Mexican Chocolate Zucchini Bread

Rich in chocolate for the chocolate lovers.  Perfect with a hot cup of coffee or a cold glass of milk.

Ingredients

Scale

2 cups shredded zucchini

1 1/4 cups all-purpose flour

1/4 cup unsweetened cocoa

1 teaspoon baking soda

1/4 teaspoon salt

1/2 teaspoon ground cinnamon

1/4 cup ground Mexican chocolate

1/2 cup sugar

1 egg

5 tablespoons butter, melted, room temperature

1/4 teaspoon instant coffee granules

1/4 teaspoon vanilla extract

1/4 cup semi sweet chocolate chips

Instructions

Preheat oven to 350° F. Line a 9×5 loaf pan with parchment paper.  Set aside.

Remove any excess moisture from the zucchini shreds by pressing between 2 paper towels.  Set aside.

Whisk together flour, cocoa, baking soda, salt, cinnamon and Mexican chocolate in a large bowl.  Set aside.

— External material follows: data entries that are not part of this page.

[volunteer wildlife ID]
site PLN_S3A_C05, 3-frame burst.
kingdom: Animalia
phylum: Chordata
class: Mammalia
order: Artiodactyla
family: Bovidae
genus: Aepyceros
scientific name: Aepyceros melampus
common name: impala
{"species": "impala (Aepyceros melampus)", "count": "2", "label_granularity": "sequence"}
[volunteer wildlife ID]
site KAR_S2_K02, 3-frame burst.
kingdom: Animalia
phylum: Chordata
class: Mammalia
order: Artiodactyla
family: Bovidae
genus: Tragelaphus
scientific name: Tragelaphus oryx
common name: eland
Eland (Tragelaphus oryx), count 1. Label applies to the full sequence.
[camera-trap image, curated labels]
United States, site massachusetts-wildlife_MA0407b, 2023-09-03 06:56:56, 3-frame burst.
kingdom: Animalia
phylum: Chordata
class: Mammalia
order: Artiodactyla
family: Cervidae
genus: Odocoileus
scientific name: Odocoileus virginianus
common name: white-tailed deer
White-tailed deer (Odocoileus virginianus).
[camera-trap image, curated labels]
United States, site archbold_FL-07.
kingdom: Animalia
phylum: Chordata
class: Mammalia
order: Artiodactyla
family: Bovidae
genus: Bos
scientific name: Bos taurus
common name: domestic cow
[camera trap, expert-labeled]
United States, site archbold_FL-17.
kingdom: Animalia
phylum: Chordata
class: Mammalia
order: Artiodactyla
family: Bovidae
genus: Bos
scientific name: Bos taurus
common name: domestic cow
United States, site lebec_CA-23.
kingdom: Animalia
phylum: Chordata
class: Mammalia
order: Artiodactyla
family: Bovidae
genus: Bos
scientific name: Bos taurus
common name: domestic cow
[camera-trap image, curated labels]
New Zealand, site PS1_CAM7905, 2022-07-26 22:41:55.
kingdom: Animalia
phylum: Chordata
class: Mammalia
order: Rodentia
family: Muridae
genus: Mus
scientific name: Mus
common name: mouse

In a bowl of a stand mixer, combine sugar, egg, butter and coffee granules.  Mix at medium speed until smooth.  Add zucchini.  Continue to mix until thoroughly combined.

Decrease speed to low. Add flour mixture in batches.  Stir in morsels.

Add batter to prepared loaf pan.  Bake for 50 minutes or until tested with a toothpick, toothpick comes out clean. Remove from pan.  Cool on a wire rack.  Slice and serve.